Los azares profesionales me llevaron el otro día a un pequeño pueblo cuya existencia desconocía por ignorancia u olvido. No es la primera vez que recorro la provincia de Guadalajara, pero no recordaba haber estado en Cogolludo, así llamado porque sus casas se apiñan en torno a un pequeño cerro con ruinas de castillo, remate de origen árabe. Está en la comarca de La Serranía, a casi 900 metros de altitud, y es uno de los vértices del área triangular que se ha ganado fama por la calidad del cabrito asado, junto a Hiendelaencina y Jadraque. A ese lugar relativamente remoto -tan lejos, tan cerca de Madrid- viajamos un grupo de la Asociación de Periodistas y Escritores Gastronómicos de Baleares para visitar la bodega Río Negro, situada a las afueras de Cogolludo. Sus solitarios viñedos se hallan a 1.000 metros y no hay más en 70 kilómetros a la redonda. Durante el periplo, que también nos llevó a Soria, comimos y bebimos en cantidad -signo de juventud- y no hubo que lamentar pérdidas personales. La cena fue en El Doncel, restaurante de Sigüenza habilitado en una casona del siglo XVIII que antes fue fragua y fábrica de chocolate. Lo regentan, con gran dedicación, los hermanos Enrique y Eduardo Pérez, en cocina y comedor, respectivamente. Han publicado un libro coral titulado Resetas, con prólogo de José Antonio Labordeta, y las setas tomaron protagonismo en el menú, con platos como la crema de marisco y calabaza con langostino, níscalo e hinojo; el ravioli al huevo con setas de cardo, jugo de ibérico y polvo de kikos, o el costillar de cabrito a la mejorana con arroz venere y hongos. También hubo cabrito al mediodía, pero no al vacío, sino horneado a la manera tradicional y aromatizado con leña de jara, que llegó ardiendo a la mesa cubriendo el asado.

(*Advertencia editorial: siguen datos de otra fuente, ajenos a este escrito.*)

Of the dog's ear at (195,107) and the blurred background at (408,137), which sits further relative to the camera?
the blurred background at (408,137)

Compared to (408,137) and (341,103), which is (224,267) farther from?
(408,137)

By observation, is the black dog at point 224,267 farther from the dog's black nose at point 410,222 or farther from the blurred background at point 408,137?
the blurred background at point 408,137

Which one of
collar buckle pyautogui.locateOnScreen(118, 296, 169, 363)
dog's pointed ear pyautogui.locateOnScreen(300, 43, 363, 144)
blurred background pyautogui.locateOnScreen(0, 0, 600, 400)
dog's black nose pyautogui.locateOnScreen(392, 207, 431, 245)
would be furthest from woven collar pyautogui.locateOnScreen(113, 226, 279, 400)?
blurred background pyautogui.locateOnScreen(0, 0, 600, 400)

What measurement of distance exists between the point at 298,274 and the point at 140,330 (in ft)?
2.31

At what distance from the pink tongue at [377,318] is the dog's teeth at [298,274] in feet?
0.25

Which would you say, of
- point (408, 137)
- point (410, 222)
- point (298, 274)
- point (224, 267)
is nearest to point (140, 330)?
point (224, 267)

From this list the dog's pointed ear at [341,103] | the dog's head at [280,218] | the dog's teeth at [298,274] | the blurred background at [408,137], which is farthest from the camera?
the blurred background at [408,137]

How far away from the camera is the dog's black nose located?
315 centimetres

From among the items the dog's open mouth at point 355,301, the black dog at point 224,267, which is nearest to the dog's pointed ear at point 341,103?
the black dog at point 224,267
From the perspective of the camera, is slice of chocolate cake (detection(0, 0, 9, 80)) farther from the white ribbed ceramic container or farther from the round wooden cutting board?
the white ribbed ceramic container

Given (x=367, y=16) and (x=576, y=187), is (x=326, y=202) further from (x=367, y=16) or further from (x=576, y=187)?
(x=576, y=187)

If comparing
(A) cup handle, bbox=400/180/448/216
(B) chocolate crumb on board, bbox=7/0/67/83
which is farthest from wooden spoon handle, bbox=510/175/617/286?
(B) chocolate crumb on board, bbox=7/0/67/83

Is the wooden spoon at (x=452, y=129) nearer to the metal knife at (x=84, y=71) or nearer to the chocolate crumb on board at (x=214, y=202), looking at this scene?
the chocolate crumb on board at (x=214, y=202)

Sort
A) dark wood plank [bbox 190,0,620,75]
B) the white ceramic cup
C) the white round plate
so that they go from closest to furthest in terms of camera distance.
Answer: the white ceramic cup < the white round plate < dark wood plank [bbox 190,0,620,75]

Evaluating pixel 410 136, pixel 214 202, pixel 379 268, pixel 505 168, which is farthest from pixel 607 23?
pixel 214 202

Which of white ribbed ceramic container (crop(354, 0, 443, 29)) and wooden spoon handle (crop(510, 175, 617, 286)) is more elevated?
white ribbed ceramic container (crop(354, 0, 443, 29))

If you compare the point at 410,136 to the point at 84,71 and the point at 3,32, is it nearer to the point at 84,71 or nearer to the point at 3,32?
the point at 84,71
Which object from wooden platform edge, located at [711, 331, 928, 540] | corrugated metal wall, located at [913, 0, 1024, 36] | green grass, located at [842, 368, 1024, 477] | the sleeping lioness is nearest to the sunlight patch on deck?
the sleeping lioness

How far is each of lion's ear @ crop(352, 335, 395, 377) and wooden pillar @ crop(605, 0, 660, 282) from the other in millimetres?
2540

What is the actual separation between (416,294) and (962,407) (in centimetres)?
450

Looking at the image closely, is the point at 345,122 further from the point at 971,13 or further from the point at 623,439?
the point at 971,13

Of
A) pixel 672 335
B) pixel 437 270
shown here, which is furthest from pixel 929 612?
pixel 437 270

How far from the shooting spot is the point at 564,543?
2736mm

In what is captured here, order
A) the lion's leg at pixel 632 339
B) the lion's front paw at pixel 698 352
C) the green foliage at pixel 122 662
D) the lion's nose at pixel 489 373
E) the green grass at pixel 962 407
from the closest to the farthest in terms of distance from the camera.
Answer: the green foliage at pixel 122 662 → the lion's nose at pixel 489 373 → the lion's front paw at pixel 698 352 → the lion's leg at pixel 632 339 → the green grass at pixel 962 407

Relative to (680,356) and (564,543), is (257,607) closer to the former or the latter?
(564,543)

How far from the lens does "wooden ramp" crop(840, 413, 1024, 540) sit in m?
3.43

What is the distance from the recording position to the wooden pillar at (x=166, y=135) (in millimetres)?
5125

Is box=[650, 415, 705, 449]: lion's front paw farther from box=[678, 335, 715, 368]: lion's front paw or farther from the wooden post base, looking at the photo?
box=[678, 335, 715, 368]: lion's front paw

Nos lo sirvieron en la bodega Río Negro, después de un festín a base de chorizo de jabalí, salchichón de corzo, cecina de venado, croquetas de boletus, potaje de patatas con níscalos, asadura de cabrito… Excelentes vinos de la casa, como el Finca Río Negro 2009 o un peculiar monovarietal de gewürztraminer a la española. Y como manjar indiscutible del viaje, sin duda los sesitos de este cabrito asado lentamente, a la antigua usanza castellana.